Provided text:
^^^^^^^^
Not everyone made it to the dinner. But one important person did, and she and I were really happy to see one another. Then we started to talk, and I felt like I was falling into an abyss. I wanted to crawl out as fast as possible, and run away. We had lived through the same events, she and I, but had come away with different conclusions—and hers, in many ways, reflected answers I had chosen not to believe. I've learned to live with and find goodness and redemption in my interpretations. Neither of us can know the truth; all the original players are gone. But I realized on Saturday night that she still carried those ghosts with her on a daily basis, whereas I've put them where they belong: not out of my life, but away, safe, in a place that lets me change, grow, and forgive.

I know she wants to revisit the source of her pain, and I do not. I'm content to know that our small group can acknowledge that we've grown and changed since childhood, and can relate to one another in new ways. That's not enough for her, which makes me angry, because with acceptance of her presence in my life comes the inevitability of future pain. This makes me angry and resentful. Enough already.

So I came home and started to cry. Then read the above kavannah, and realized that although I had every right to be frustrated, I also needed to temper my feelings with compassion. We're all at different stages of our journeys, and she has a ways to go. Being a part of it will be challenging, and I'll need to tread carefully and with gevurah, be strong and disciplined, and protect myself along the way--but always in the company of tiferet. I can do this.

Sunday, April 19, 2009

811. Connection

In case you were wondering, yes, I'm still a little obsessed with Twitter. But more than that, fascinated by what "social media" in general--all the new, high-tech ways we are discovering, as a society, to be connected--says about the basic human need to reach out to one another.

And I did not at all agree with this New York Times article:

Let Them Eat Tweets: Why Twitter is a Trap

To summarize, author Virginia Heffernan quotes cyberbunk writer Bruce Sterling at the tech conference SXSW who pronounced, essentially, that connectivity is poverty. "Poor folks love their cellphones." By "poor" he didn't mean just the economically disadvantaged, but also the emotionally lacking--those who have to reach out to everyone in the universe for "ambient awareness" because their "private gardens" are neither safe nor secure. "The vibe of Twitter seems to have changed: a surprising number of people now seem to tweet about how much they want to be free from encumbrances like Twitter," she writes.
^^^^^^^^
Given information:

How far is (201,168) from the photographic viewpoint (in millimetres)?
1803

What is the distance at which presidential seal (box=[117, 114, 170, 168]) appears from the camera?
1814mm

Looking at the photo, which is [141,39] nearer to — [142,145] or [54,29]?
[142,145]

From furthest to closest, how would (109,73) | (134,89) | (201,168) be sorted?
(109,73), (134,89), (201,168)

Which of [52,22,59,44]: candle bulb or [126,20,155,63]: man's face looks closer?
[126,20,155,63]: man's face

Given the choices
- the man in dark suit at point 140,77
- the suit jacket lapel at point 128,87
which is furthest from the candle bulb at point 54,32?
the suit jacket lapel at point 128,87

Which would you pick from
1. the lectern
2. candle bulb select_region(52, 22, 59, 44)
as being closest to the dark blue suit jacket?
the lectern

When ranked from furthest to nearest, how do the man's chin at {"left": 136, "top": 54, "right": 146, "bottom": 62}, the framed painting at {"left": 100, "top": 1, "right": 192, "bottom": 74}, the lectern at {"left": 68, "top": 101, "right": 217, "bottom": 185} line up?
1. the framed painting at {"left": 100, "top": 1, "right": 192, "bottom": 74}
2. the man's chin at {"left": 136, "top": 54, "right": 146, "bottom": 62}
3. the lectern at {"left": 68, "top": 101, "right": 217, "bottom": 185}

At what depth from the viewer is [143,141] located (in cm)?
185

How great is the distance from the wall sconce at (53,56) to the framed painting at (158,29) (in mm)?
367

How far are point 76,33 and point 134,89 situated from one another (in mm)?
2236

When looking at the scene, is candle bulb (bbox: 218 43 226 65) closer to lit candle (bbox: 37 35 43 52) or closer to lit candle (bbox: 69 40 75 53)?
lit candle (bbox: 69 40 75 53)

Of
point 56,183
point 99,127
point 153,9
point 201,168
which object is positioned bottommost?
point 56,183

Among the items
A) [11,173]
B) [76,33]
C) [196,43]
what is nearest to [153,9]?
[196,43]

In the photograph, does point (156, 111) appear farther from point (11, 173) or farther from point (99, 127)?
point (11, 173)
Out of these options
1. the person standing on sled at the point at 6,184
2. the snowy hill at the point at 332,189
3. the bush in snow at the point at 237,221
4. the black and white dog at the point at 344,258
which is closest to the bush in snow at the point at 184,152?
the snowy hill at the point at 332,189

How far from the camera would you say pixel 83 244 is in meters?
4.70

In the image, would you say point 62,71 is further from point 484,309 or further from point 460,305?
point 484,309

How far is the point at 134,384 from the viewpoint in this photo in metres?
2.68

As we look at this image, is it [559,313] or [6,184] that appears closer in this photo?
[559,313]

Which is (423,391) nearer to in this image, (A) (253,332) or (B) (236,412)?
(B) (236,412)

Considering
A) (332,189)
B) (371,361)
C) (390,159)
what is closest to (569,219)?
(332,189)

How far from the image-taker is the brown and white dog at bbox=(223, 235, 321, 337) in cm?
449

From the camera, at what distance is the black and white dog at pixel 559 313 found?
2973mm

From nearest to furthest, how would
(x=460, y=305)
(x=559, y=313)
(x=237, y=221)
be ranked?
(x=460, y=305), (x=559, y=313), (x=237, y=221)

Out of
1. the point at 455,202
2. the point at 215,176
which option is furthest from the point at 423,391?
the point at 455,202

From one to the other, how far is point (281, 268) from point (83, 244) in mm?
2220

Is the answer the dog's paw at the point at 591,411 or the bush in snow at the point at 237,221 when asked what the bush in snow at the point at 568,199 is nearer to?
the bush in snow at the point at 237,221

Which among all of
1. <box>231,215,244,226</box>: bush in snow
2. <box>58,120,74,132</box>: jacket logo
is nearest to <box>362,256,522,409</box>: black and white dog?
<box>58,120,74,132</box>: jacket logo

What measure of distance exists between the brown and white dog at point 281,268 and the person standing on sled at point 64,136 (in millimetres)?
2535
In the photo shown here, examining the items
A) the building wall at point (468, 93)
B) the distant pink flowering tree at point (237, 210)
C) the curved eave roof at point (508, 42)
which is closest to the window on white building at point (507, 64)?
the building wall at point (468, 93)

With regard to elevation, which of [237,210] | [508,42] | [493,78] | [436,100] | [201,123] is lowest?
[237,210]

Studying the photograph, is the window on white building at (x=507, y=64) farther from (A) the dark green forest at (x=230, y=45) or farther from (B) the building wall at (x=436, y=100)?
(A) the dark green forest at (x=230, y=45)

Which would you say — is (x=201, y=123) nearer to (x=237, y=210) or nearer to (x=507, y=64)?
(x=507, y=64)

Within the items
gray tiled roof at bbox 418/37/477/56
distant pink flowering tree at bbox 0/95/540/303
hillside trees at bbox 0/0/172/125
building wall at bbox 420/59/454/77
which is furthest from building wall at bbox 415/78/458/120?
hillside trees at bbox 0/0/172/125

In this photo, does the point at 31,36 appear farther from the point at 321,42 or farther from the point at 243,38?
^^^^^^^^
Instructions:
**A)** Copy the passage of the blog excerpt from "Not everyone made" to "grow, and forgive.".
**B)** According to the blog excerpt, why is the writer angry that the group's acknowledgment of having grown and changed is not enough for the other woman? Answer in one to three sentences.

Solutions per task:
**A)**
Not everyone made it to the dinner. But one important person did, and she and I were really happy to see one another. Then we started to talk, and I felt like I was falling into an abyss. I wanted to crawl out as fast as possible, and run away. We had lived through the same events, she and I, but had come away with different conclusions—and hers, in many ways, reflected answers I had chosen not to believe. I've learned to live with and find goodness and redemption in my interpretations. Neither of us can know the truth; all the original players are gone. But I realized on Saturday night that she still carried those ghosts with her on a daily basis, whereas I've put them where they belong: not out of my life, but away, safe, in a place that lets me change, grow, and forgive.

**B)** The writer is angry because accepting her presence in the writer's life brings the inevitability of future pain.